*Exercise directions:*
Only these lines of the data below are wanted: the one with "2024-06-24T09:36:14, 3-frame burst.", the one with "common name: insect", and any lines between them, each repeated exactly.

─── Materials provided ───

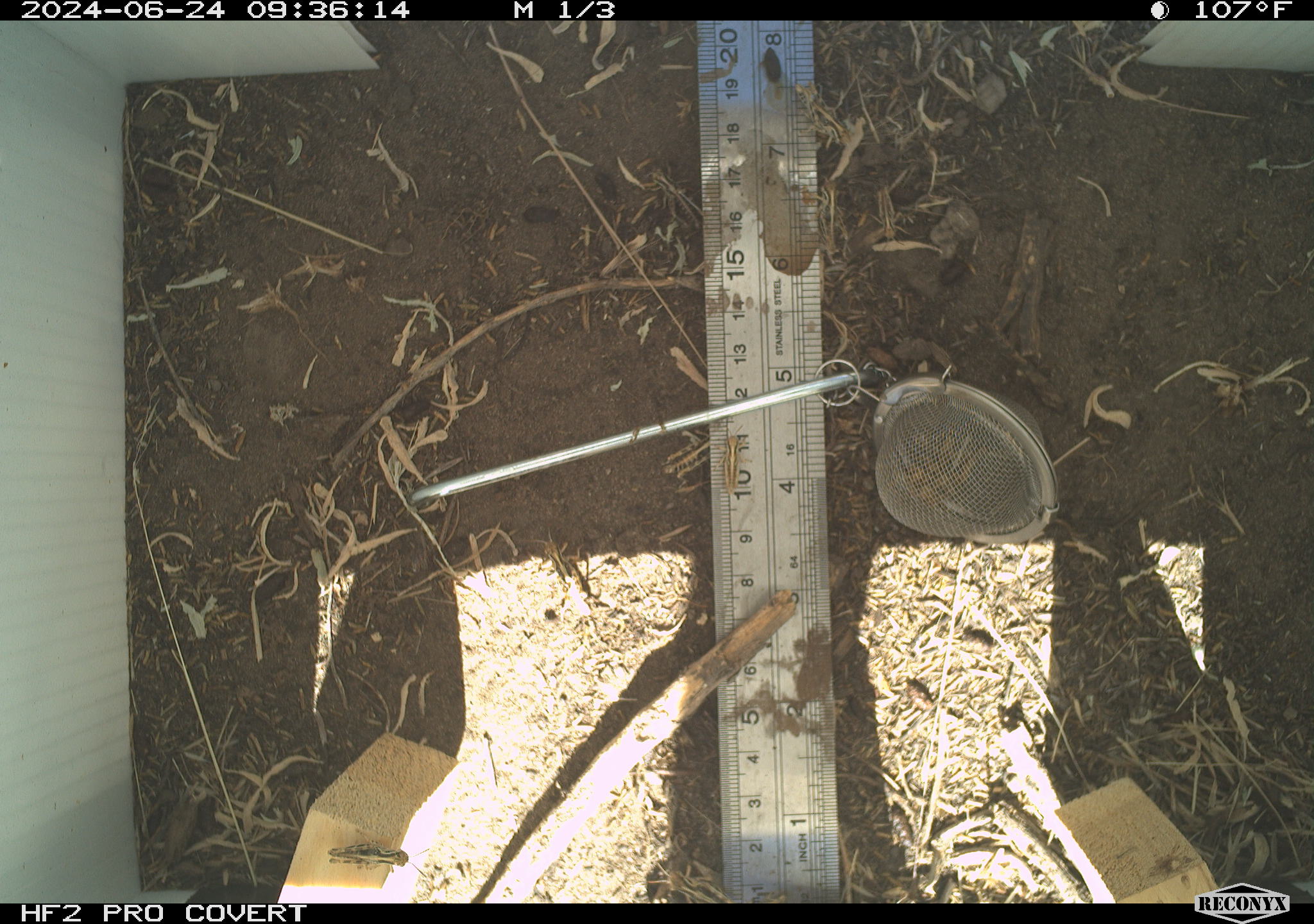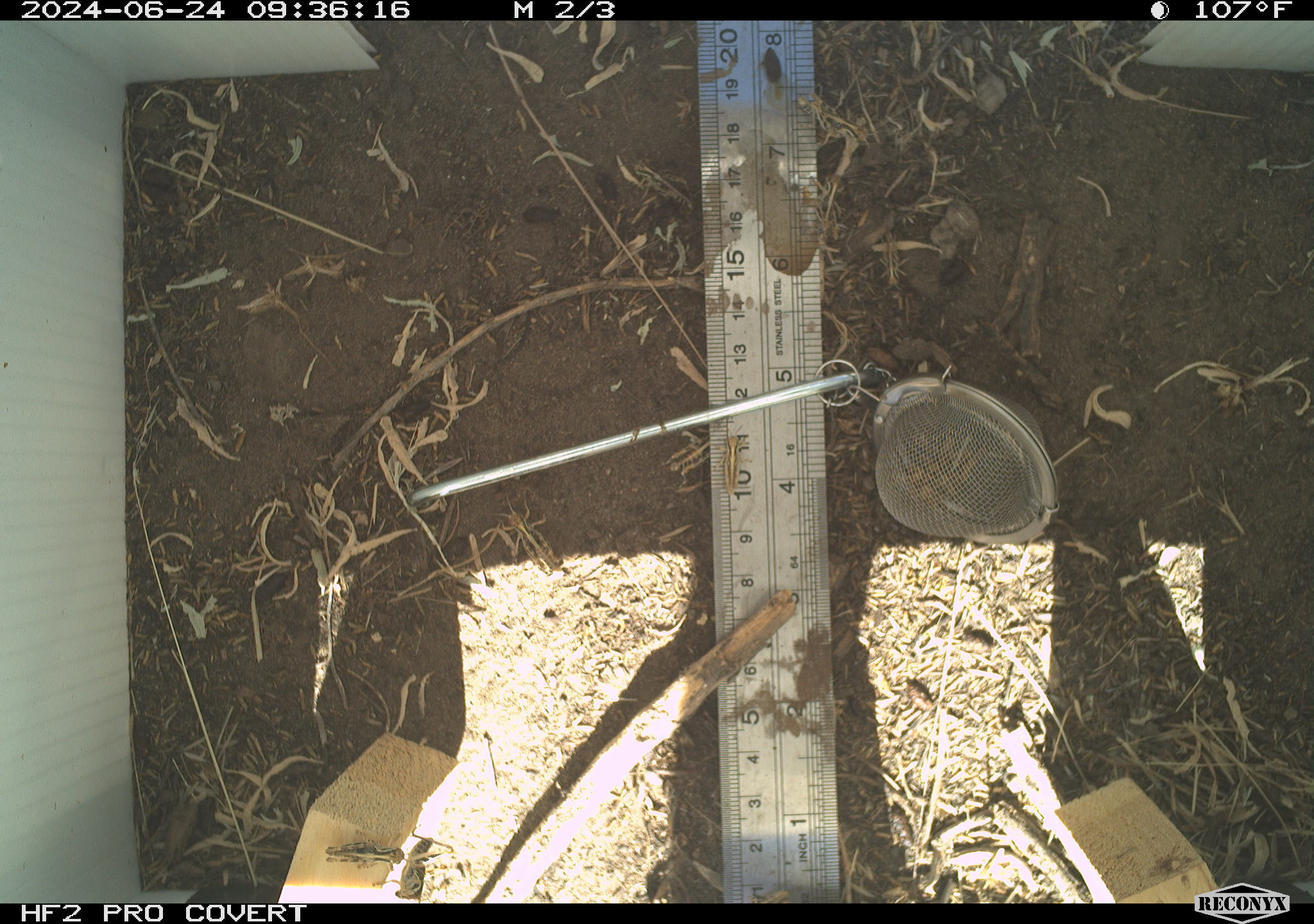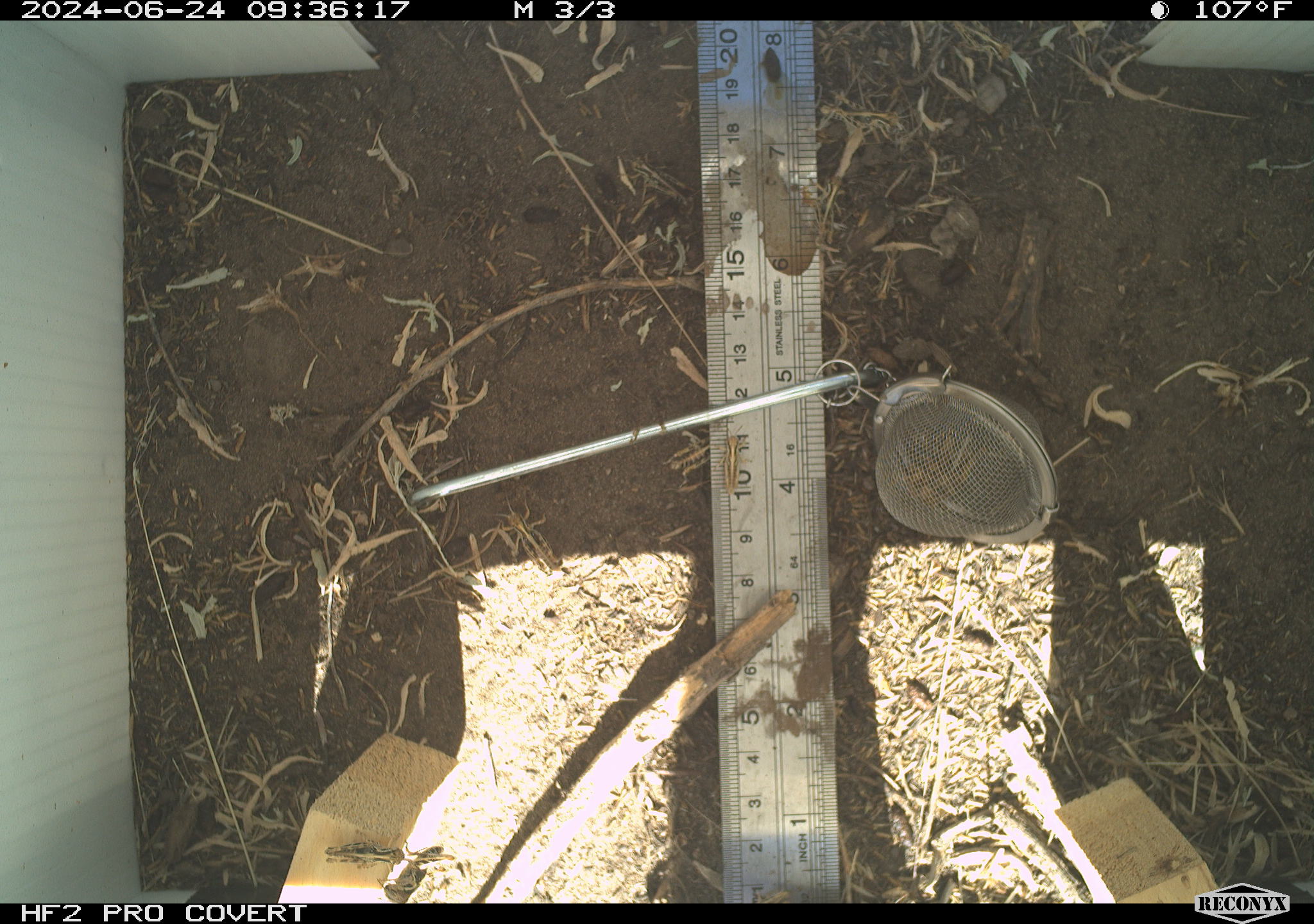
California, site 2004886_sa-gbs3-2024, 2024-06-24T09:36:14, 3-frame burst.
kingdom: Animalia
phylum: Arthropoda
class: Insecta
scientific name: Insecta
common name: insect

───
─── Materials provided ───

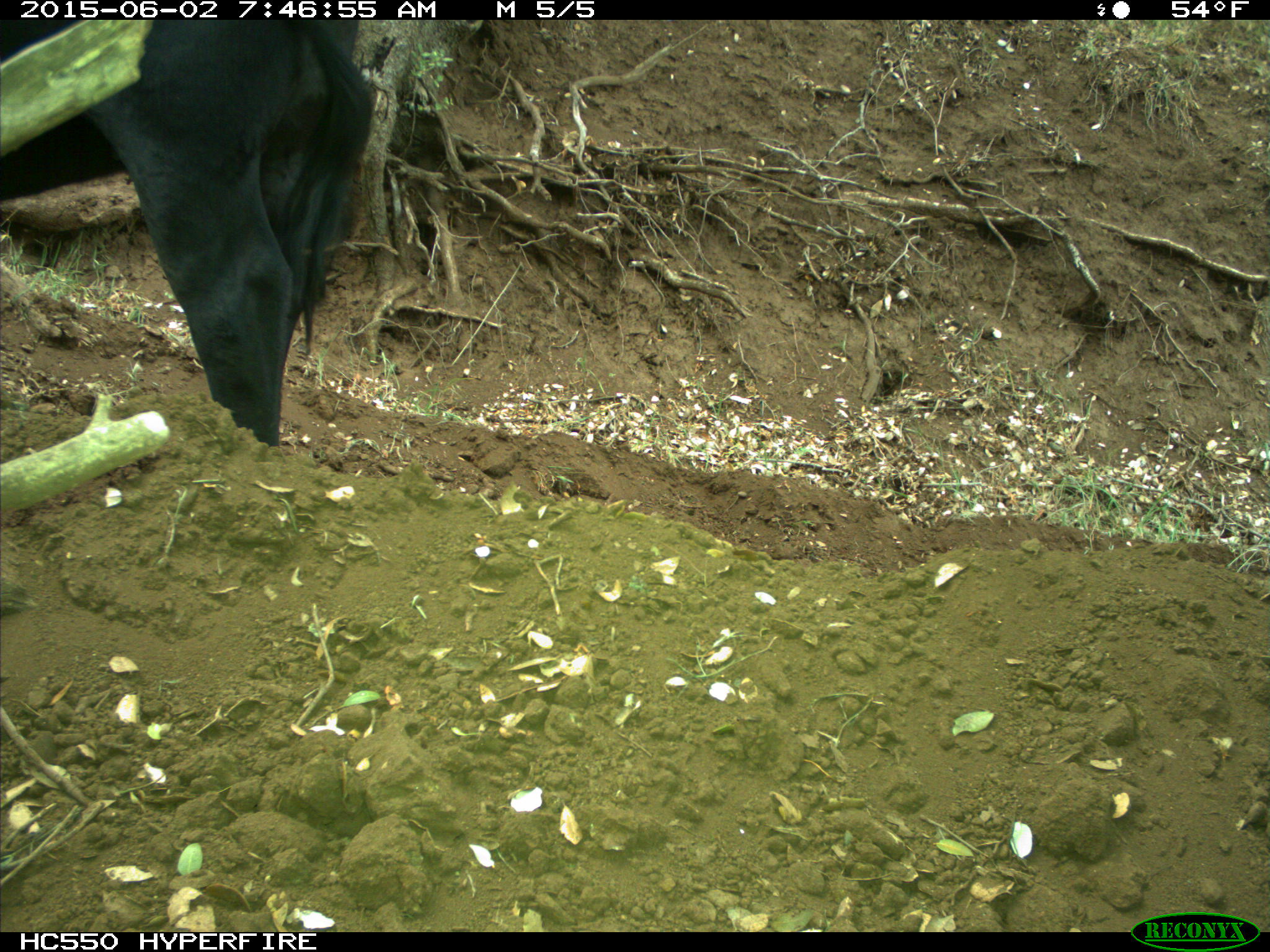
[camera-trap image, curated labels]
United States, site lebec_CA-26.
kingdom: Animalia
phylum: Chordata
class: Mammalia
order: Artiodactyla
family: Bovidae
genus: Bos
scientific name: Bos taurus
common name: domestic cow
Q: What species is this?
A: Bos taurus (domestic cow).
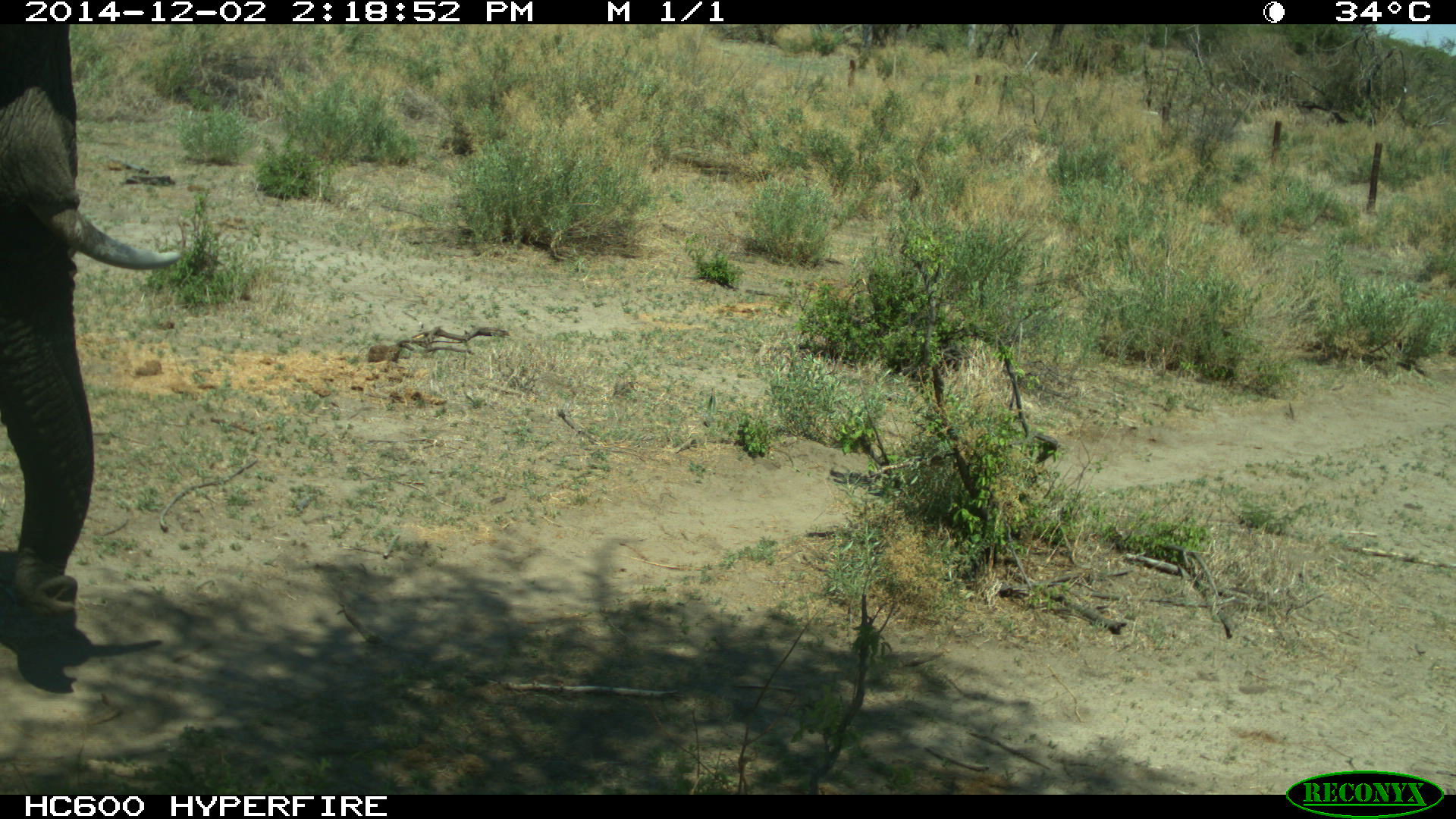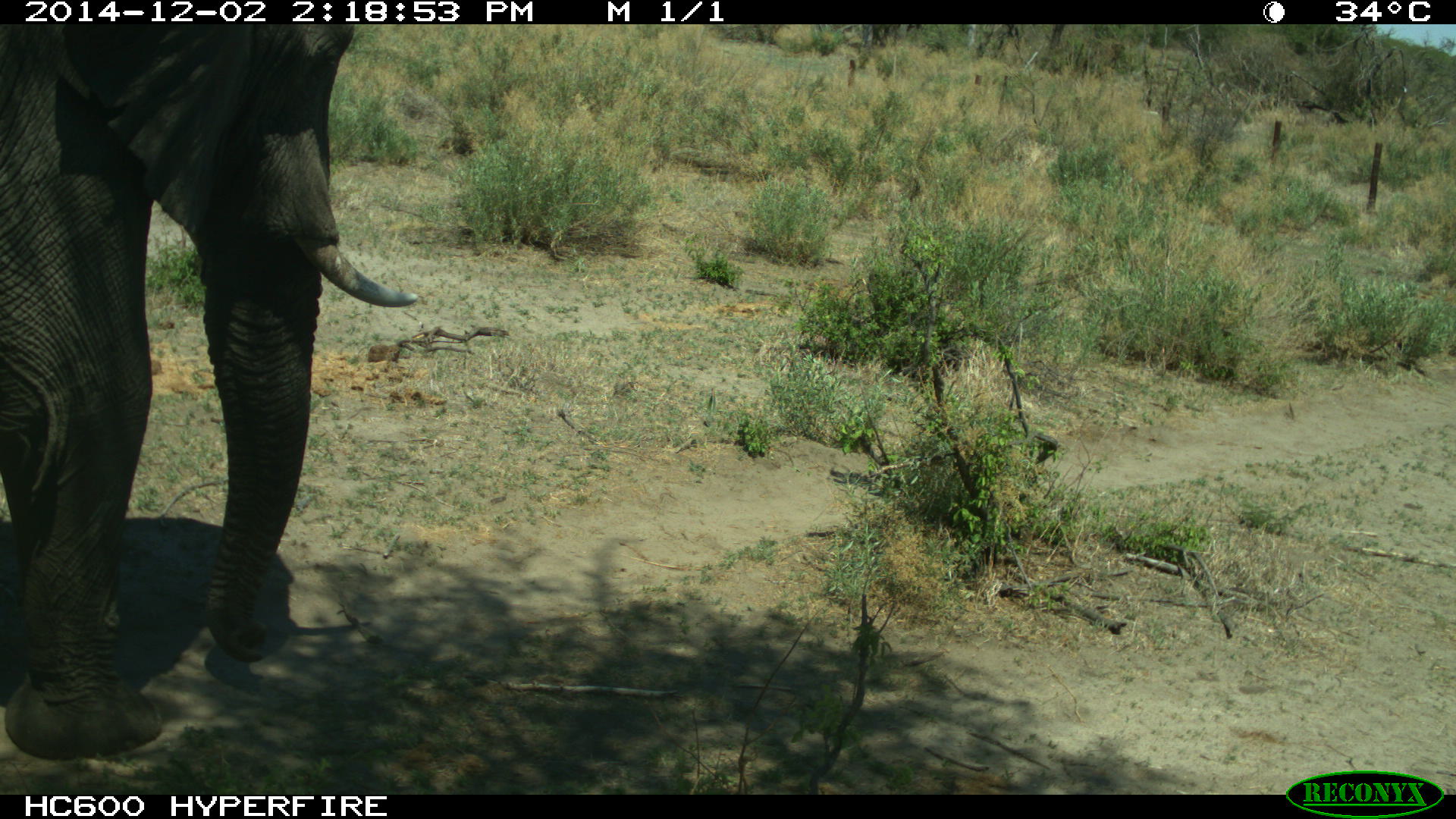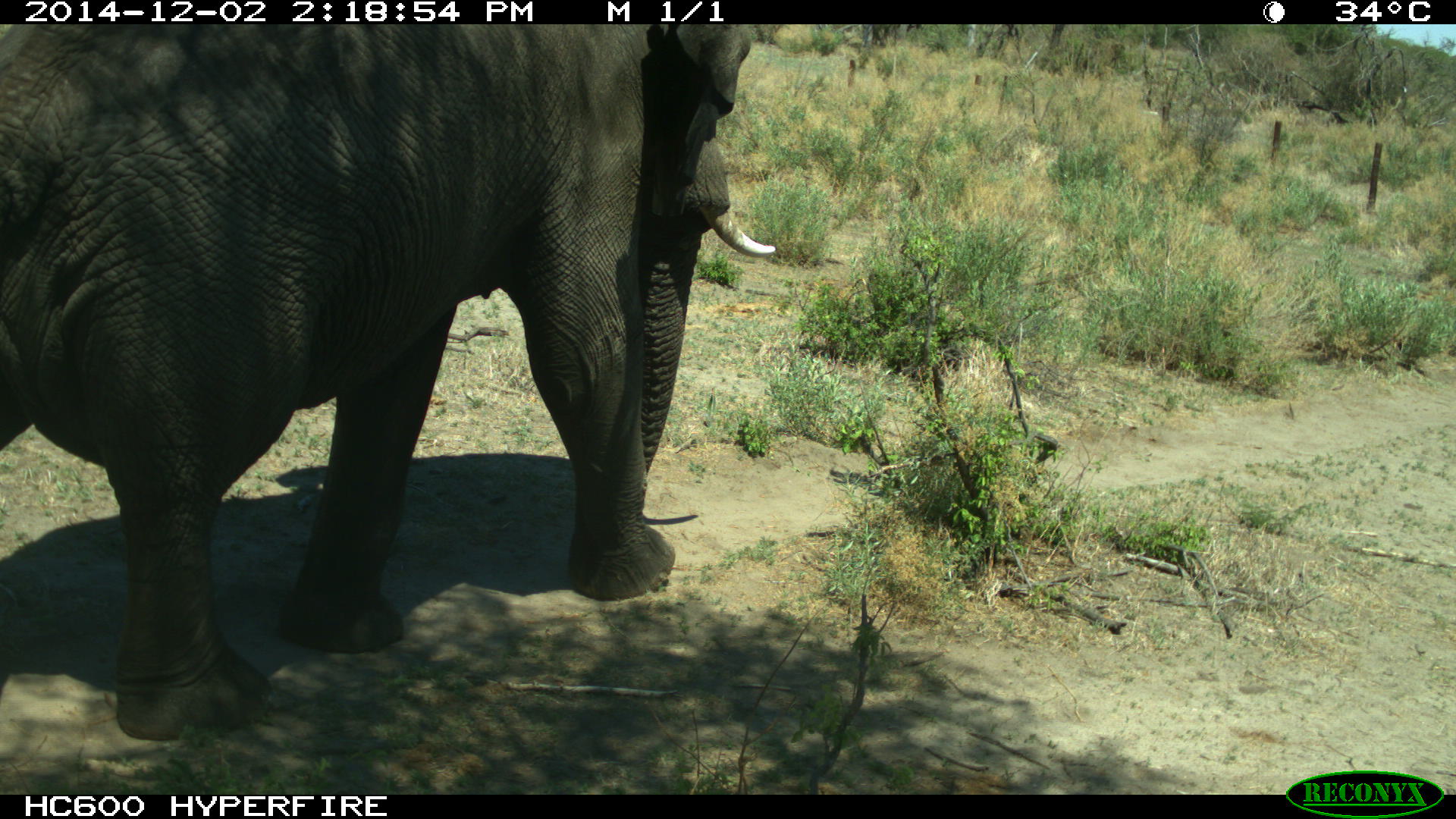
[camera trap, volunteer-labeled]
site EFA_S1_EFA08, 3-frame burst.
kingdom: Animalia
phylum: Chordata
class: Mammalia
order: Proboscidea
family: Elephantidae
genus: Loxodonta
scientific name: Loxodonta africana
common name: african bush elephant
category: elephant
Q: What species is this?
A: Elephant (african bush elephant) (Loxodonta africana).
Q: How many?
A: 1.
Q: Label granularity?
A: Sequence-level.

───

*Task output:*
California, site 2004886_sa-gbs3-2024, 2024-06-24T09:36:14, 3-frame burst.
kingdom: Animalia
phylum: Arthropoda
class: Insecta
scientific name: Insecta
common name: insect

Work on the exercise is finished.